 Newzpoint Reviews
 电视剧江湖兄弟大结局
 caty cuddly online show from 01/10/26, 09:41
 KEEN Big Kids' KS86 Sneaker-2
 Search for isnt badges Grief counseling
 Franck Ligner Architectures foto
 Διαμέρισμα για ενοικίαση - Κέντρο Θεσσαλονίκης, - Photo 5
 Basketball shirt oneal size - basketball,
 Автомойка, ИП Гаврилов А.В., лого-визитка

──────────────────────────────

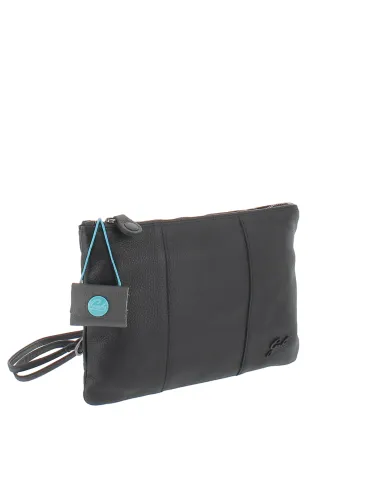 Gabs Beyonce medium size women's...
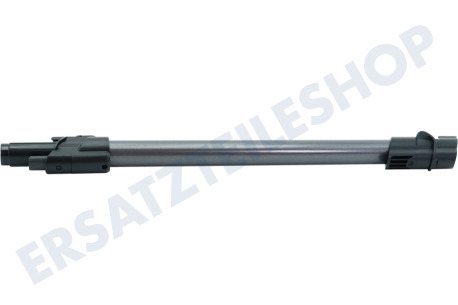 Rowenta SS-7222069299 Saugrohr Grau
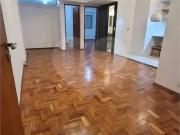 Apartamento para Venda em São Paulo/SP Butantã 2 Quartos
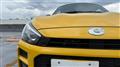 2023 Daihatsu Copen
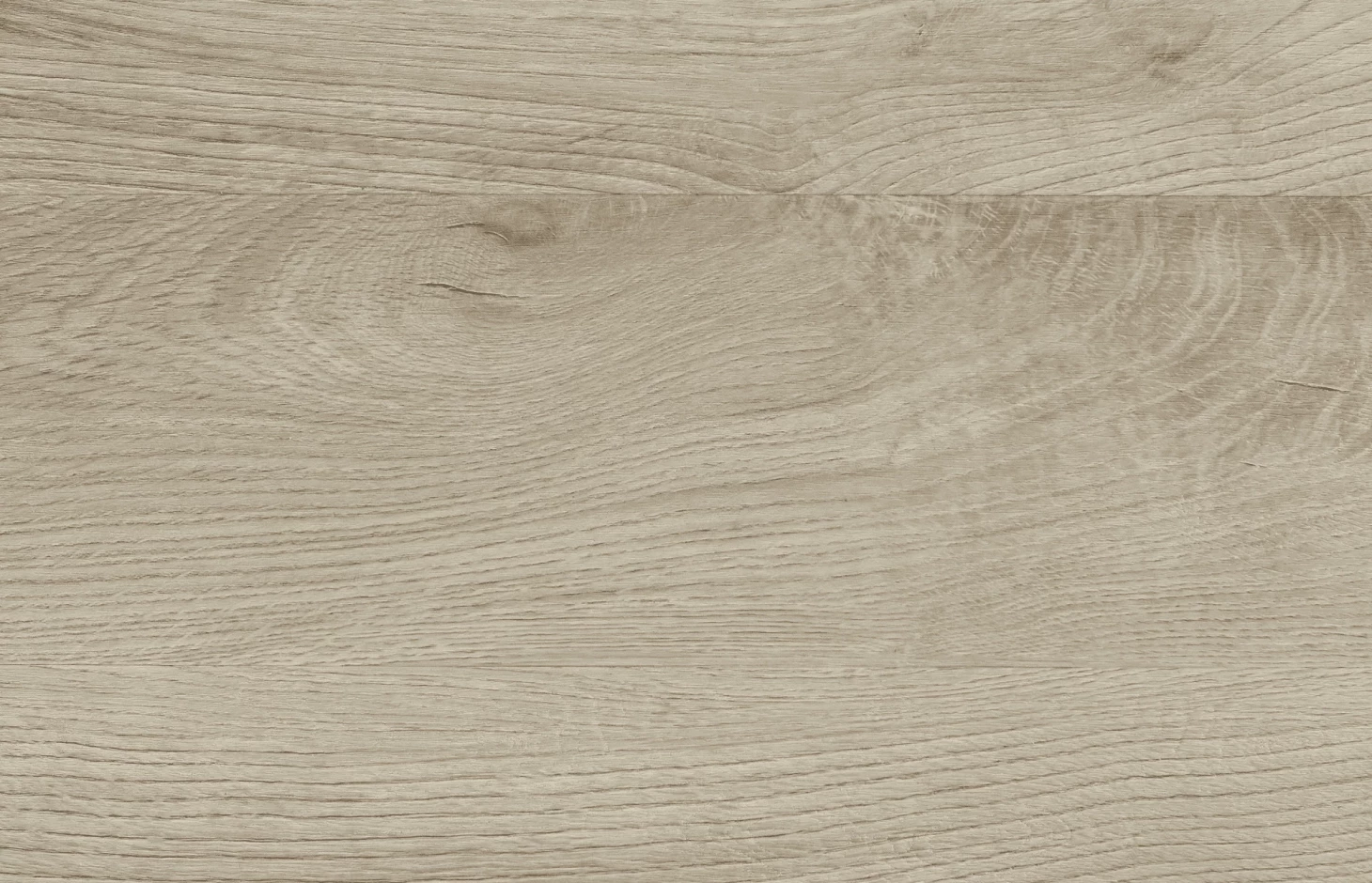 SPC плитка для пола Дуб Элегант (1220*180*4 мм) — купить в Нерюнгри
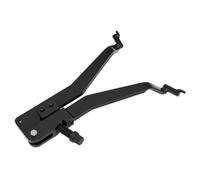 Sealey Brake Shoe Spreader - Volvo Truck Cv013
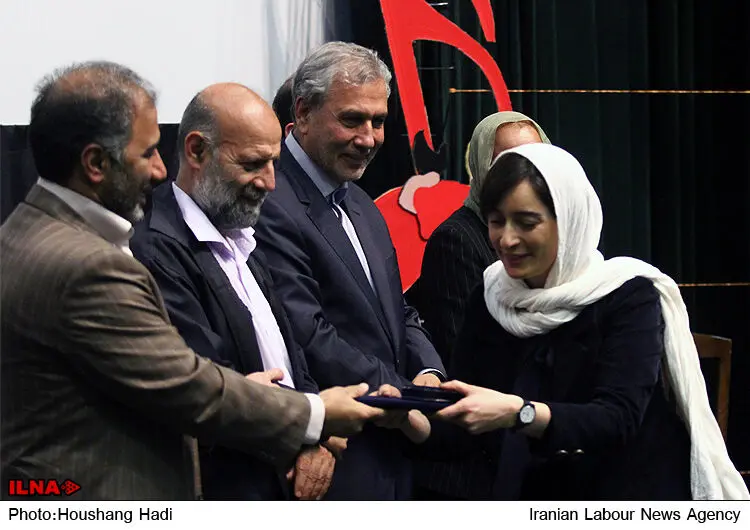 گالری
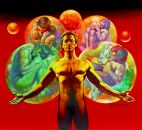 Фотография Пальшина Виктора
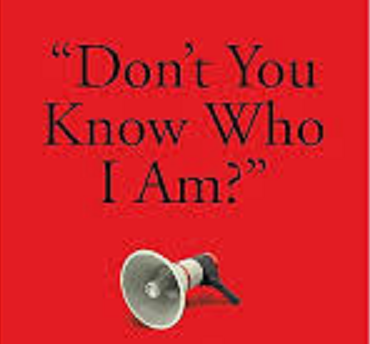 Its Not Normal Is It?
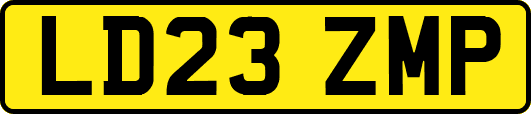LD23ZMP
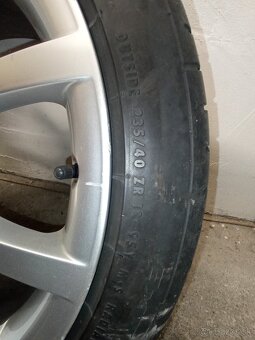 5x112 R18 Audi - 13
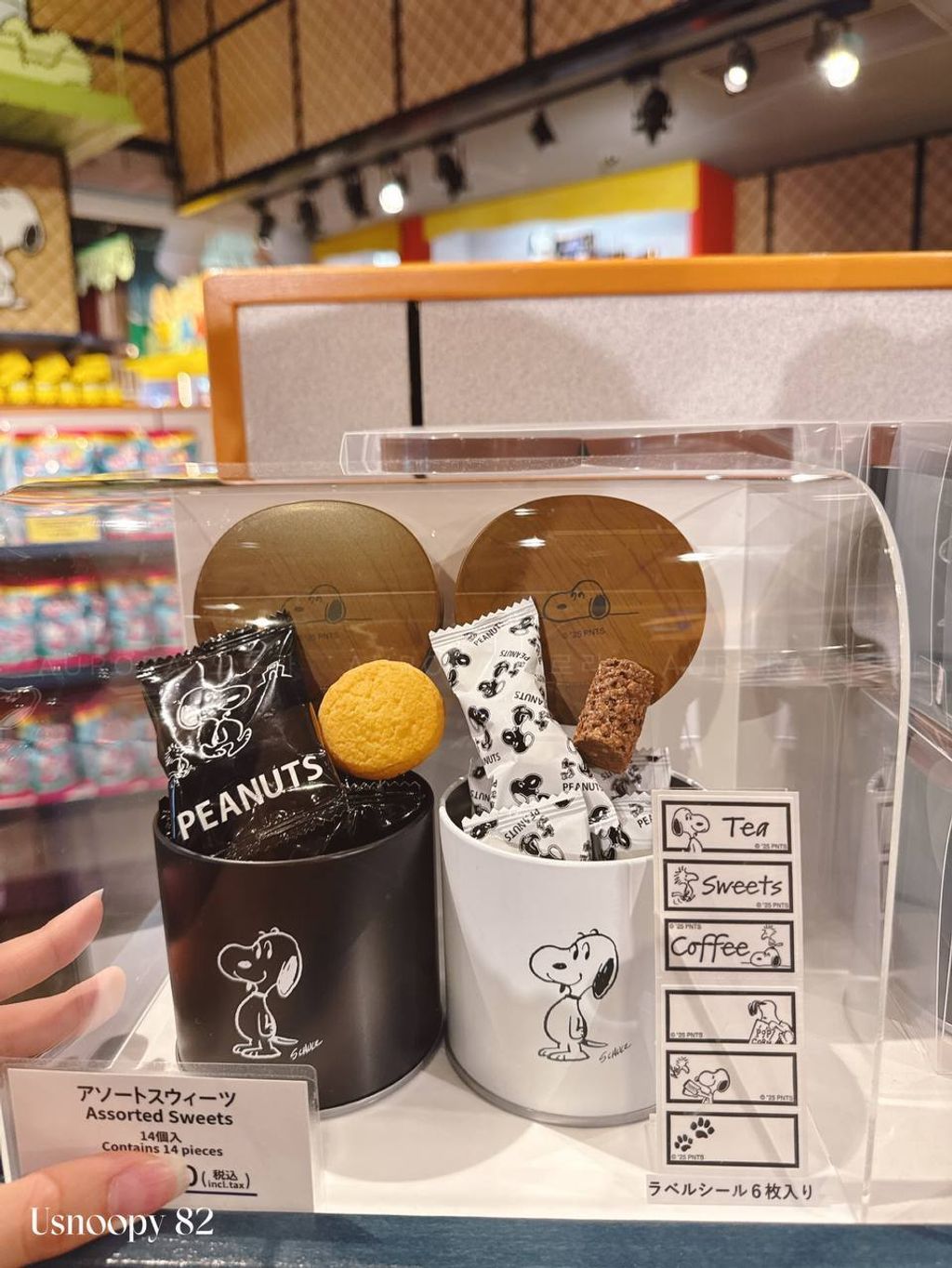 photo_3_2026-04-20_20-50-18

──────────────────────────────

If a picture sits between the line containing "Its Not Normal Is It?" and the line containing "photo_3_2026-04-20_20-50-18", leave it out, and return the lines of that range above exactly, both ends included.

 Its Not Normal Is It?
LD23ZMP
 5x112 R18 Audi - 13
 photo_3_2026-04-20_20-50-18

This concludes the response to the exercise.